In 2010, French actress Juliette Binoche won the same award for her role in another film made by an Iranian director. “Certified Copy,” shot in Italy, was directed by the acclaimed Abbas Kiarostami, who died on July 4, 2016, and was his first feature film made outside Iran. Kiarostami subsequently made the 2012 “Like Someone in Love,” set in Japan. When asked by an Iranian reporter in May 2012 why he did not make his films in his homeland, Kiarostami said, “If I request a license [to film in Iran], they would easily give it to me, but there is no guarantee as to whether this license will be valid six months later or when the film is ready. I cannot jeopardize other people’s money or my own peace of mind. Therefore, as long as a license has no real meaning, I will not make any films in Iran.”

Kiarostami was refering to the Iranian law that requires a production and a screening license from the Ministry of Culture and Islamic Guidance to make or screen a film in Iran. Many projects obtain a production license but then face issues in procuring one for screening, making it risky for producers to invest in Iranian cinema.

Other Iranian directors have also made films abroad. While some of these productions have been publicly screened in Iran, others never made it to local theaters.

Iranian director Abolfazl Jalili told Al-Monitor, “After the revolution, I was among the first people who were invited to France to make a film. When I asked the producer who had invited me why I had been selected, he said it was because they wanted to make a film for the younger generation and since I had worked in the field and they had seen my films, they thought that I could have a greater impact than other directors. Of course, I was enthusiastic too.”

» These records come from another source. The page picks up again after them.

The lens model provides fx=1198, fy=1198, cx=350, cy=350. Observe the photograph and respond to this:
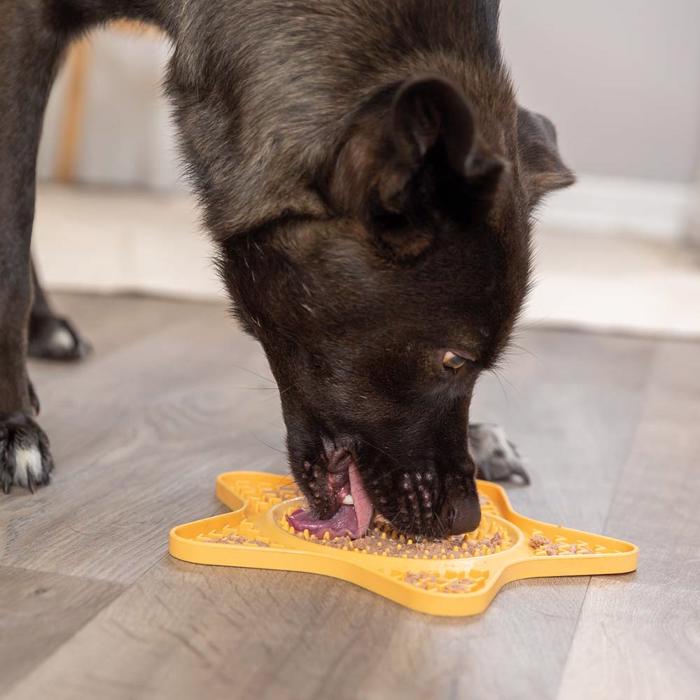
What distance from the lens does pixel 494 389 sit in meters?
3.06

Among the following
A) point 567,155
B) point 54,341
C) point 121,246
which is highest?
point 54,341

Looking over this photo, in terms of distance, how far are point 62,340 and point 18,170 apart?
85cm

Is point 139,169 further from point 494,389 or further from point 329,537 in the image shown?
point 329,537

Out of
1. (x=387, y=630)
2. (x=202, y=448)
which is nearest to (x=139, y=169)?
(x=202, y=448)

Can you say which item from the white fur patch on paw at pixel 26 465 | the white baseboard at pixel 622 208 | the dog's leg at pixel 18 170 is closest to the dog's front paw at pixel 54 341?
the dog's leg at pixel 18 170

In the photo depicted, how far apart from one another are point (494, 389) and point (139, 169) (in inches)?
169

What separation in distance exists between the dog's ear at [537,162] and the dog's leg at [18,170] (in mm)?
906

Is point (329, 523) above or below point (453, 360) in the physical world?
below

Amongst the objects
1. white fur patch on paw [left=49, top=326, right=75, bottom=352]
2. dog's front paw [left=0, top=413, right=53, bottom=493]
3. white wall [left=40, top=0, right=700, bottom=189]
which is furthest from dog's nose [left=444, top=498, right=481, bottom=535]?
white wall [left=40, top=0, right=700, bottom=189]

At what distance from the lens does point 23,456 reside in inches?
82.6

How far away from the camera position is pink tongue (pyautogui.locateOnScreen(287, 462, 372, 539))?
1.90 m

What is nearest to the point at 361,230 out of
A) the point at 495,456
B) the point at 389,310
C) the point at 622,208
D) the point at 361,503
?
the point at 389,310

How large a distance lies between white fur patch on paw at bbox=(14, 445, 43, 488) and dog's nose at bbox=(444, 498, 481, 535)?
74cm

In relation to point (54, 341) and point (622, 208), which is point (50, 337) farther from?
point (622, 208)
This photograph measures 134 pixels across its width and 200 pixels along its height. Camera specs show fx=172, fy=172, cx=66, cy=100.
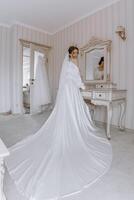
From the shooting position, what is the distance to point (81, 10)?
412cm

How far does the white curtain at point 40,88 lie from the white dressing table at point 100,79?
1.36 meters

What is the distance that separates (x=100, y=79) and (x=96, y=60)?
0.47m

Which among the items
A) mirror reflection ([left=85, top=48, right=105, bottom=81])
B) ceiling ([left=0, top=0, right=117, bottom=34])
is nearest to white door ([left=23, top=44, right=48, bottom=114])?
ceiling ([left=0, top=0, right=117, bottom=34])

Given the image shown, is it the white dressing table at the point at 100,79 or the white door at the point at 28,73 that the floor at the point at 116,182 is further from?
the white door at the point at 28,73

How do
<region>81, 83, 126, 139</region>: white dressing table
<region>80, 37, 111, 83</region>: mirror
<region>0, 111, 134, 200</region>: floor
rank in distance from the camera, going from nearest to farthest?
<region>0, 111, 134, 200</region>: floor
<region>81, 83, 126, 139</region>: white dressing table
<region>80, 37, 111, 83</region>: mirror

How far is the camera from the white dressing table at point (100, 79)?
9.95 ft

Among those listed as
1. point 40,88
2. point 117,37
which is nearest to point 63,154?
point 117,37

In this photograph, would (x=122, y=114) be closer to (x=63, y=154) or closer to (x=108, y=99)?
(x=108, y=99)

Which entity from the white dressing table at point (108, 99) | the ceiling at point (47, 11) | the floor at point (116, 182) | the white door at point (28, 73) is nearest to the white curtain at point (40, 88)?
the white door at point (28, 73)

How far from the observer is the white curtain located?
16.6 feet

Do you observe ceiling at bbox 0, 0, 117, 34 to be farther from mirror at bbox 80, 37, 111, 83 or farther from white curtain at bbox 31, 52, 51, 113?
white curtain at bbox 31, 52, 51, 113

Jalili has made 15 films in Iran, all of which have been granted production licenses but have nonetheless failed to receive licenses for public screening. In 1999, he and his fellow Iranian directors Nasser Taghvai and Mohsen Makhmalbaf were nominated for the Golden Palm — the grand prize at the Cannes Film Festival — for their film “Tales of Kish.”

Jalili said he was excited to direct a film outside Iran not only because he thought his work would not be shown at home. He told Al-Monitor, “It was because I wanted to go and gain experience in the world outside Iran. I think this was also true for Abbas Kiarostami and Farhadi.”

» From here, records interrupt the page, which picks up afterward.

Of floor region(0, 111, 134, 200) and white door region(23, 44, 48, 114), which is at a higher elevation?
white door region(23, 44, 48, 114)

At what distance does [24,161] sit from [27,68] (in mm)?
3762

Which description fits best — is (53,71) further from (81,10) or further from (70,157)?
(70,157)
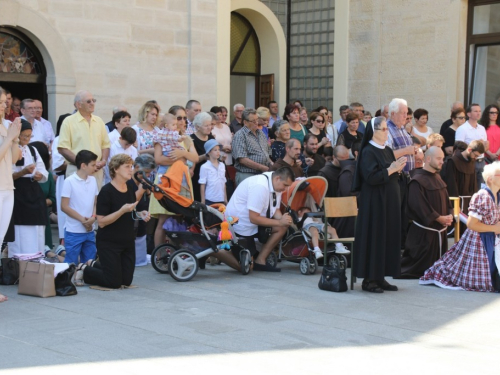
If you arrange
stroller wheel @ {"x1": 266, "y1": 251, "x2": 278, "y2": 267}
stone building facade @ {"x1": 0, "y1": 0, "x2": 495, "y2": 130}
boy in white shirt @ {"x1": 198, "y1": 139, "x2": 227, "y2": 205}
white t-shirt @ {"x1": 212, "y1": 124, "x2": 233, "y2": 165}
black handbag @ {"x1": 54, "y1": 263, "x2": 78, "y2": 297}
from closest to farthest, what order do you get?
black handbag @ {"x1": 54, "y1": 263, "x2": 78, "y2": 297} → stroller wheel @ {"x1": 266, "y1": 251, "x2": 278, "y2": 267} → boy in white shirt @ {"x1": 198, "y1": 139, "x2": 227, "y2": 205} → white t-shirt @ {"x1": 212, "y1": 124, "x2": 233, "y2": 165} → stone building facade @ {"x1": 0, "y1": 0, "x2": 495, "y2": 130}

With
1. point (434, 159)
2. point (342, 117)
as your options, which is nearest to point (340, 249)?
point (434, 159)

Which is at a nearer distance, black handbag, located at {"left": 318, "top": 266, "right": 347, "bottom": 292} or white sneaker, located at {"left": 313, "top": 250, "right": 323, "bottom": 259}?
black handbag, located at {"left": 318, "top": 266, "right": 347, "bottom": 292}

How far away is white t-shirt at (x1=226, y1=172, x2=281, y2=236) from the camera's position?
387 inches

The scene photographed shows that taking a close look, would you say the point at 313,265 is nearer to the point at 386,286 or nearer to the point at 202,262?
the point at 386,286

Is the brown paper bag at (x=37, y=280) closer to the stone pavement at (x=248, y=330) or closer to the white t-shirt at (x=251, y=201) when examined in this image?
the stone pavement at (x=248, y=330)

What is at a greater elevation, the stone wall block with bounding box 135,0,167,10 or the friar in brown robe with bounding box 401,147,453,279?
the stone wall block with bounding box 135,0,167,10

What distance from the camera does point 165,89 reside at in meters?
14.7

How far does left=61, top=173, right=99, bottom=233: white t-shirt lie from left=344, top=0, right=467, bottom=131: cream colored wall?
8.83 meters

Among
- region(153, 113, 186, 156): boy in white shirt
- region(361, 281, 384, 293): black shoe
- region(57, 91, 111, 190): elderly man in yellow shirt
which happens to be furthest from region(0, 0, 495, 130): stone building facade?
region(361, 281, 384, 293): black shoe

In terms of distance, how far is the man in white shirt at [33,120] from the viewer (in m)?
11.8

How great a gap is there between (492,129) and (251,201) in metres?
6.04

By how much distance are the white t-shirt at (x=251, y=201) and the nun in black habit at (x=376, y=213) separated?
1.31 m

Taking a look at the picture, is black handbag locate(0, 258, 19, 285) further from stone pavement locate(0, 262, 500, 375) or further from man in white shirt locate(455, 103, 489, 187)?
man in white shirt locate(455, 103, 489, 187)

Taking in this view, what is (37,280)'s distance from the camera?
8344 mm
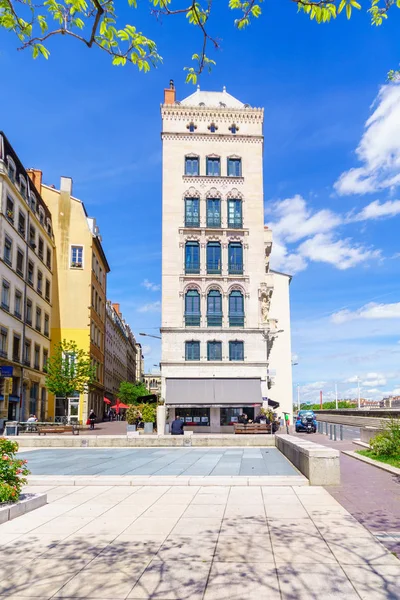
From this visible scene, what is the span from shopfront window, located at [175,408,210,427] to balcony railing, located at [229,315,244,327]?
23.6 ft

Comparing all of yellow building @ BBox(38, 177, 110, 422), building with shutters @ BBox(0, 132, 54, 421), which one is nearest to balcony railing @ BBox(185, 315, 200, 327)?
building with shutters @ BBox(0, 132, 54, 421)

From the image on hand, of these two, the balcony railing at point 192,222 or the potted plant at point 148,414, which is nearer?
the potted plant at point 148,414

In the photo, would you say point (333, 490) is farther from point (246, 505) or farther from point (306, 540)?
point (306, 540)

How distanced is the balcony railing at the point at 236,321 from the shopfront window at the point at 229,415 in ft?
22.2

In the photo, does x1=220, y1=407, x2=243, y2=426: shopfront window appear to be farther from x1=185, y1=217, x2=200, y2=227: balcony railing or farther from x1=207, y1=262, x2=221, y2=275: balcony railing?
x1=185, y1=217, x2=200, y2=227: balcony railing

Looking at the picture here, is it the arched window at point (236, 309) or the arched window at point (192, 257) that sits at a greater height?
the arched window at point (192, 257)

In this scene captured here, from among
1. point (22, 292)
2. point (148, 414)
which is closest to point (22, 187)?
point (22, 292)

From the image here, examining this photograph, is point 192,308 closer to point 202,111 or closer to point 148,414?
point 148,414

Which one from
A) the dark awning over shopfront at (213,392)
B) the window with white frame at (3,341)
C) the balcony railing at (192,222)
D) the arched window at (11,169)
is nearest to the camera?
the window with white frame at (3,341)

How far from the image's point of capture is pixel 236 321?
1734 inches

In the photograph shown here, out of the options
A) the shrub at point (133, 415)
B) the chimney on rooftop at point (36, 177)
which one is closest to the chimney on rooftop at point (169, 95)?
the chimney on rooftop at point (36, 177)

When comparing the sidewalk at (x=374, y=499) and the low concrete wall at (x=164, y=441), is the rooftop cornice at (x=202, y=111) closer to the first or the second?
the low concrete wall at (x=164, y=441)

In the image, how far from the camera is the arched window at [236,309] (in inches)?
1732

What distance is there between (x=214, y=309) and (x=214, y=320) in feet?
3.05
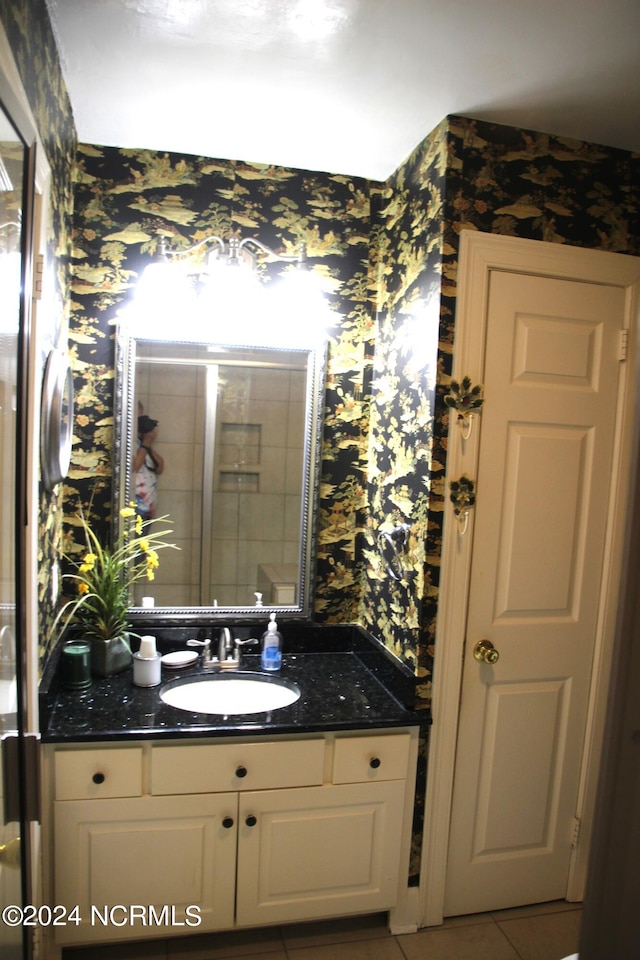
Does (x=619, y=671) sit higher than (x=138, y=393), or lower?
lower

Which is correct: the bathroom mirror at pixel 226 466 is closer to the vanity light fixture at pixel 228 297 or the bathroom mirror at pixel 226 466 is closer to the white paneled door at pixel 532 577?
the vanity light fixture at pixel 228 297

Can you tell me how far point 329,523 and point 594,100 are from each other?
1.54 meters

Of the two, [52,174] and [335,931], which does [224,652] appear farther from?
[52,174]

However, in Jalili’s telling, directing a film abroad can be very risky for Iranian filmmakers “due to a lack of full understanding of the other country’s culture." He said, "Kiarostami did this very cautiously. Farhadi’s ‘The Past’ was also made in France with Iranian actors. In fact, one can say that it was an Iranian film that was made in France.”

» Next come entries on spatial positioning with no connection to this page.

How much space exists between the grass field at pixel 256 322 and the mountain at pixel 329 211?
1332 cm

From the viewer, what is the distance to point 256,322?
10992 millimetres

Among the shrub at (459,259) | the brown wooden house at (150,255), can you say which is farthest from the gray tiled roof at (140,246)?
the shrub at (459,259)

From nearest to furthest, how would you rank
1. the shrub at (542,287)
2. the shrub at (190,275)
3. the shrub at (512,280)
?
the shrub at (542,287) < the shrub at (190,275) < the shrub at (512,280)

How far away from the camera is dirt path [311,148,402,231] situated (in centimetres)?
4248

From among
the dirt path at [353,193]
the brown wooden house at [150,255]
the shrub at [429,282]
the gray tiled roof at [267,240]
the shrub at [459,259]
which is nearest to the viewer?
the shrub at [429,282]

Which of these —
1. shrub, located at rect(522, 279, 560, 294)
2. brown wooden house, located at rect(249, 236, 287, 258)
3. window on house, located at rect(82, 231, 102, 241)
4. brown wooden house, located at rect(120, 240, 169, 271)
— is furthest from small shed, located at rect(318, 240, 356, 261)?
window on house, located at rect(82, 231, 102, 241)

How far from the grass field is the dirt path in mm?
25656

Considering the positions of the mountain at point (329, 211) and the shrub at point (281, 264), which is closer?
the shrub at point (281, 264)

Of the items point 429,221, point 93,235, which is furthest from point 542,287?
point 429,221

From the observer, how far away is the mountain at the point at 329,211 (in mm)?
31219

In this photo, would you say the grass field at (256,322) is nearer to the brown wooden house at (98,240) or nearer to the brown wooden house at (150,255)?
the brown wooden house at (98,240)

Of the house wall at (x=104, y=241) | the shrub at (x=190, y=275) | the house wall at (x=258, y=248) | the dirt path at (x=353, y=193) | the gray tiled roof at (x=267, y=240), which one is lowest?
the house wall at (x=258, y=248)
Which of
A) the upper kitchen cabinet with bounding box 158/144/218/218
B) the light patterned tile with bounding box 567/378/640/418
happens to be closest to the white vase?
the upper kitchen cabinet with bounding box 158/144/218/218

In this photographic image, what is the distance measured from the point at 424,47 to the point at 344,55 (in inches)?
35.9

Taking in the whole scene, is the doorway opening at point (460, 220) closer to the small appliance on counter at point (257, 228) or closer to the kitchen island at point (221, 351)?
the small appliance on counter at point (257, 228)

Jalili said Farhadi is now making films with strong producers, who give him access to the best facilities and services that are unavailable in Iran.

Alexandre Mallet-Guy’s Memento Films and Pedro and Agustin Almodovar’s El Deseo are set to produce Farhadi’s Spanish-language project. On May 25, Mallet-Guy, who produced Farhadi’s last two films “The Past” and “The Salesman,” told Variety that the Spanish-language project is the product of a mutual wish by Cruz and Farhadi to work together.

Given the restrictions and obstacles faced by female actors in Iranian cinema, and especially with regard to compulsory veiling, it seems natural that Farhadi would choose a location abroad to turn his and Cruz’ wish into reality. Nevertheless, the change in location doesn’t mean that Farhadi, his screenplay or his actors will be wholly free of restrictions.

In a press conference that followed the screening of “The Past” at the Cannes Film Festival in May 2013, Farhadi spoke of his experience working in a liberated environment and said, “Being outside Iran for two years, I do not think I have full freedom. However, I do not feel the heavy weight of the restrictions [there] either and am more at peace. In France, I do not have the same restrictions as I faced in Iran, but there are financial restrictions and the pressures imposed by the producer and limitations that I myself am not aware of either.”

Farhadi and Cruz were initially set to start working together immediately after the making of “The Past.” However, the Iranian director had a sudden change of mind and returned to Iran to make “The Salesman” instead. In an interview with Iran's Etemad on Sept. 14, Farhadi said, “I felt that if I were to be away from Iran for another three years to make a film, it would be very difficult. I asked the actors and producers of the [Spanish-language] film to wait for a period. … It was in fact an unexpected and instinctive decision. We had planned on locations in Spain, but I decided to return to Iran and make a film here. … I think my base should definitely be right here. I think no director can claim such a thing unless he goes and lives in another culture for some time, stays there and grows. Filmmakers can show their full capabilities in their own culture and language.”

On Dec. 12, the Iranian-made drama “The Salesman” was nominated for Best Foreign Language Film for the 2017 Golden Globe Awards. Meanwhile, Farhadi is in Spain preparing the preliminary stages of his new film. Farhadi told Etemad that there are different reasons for working outside Iran. “On the one hand, there are cinematic reasons: the fact that you get to work with a new group, in a different setting, and gain a new experience. On the other hand, there are non-cinema-related reasons. Unfortunately, my work in Iran is accompanied by some controversy and sometimes I have no choice but to distance myself and then return again.”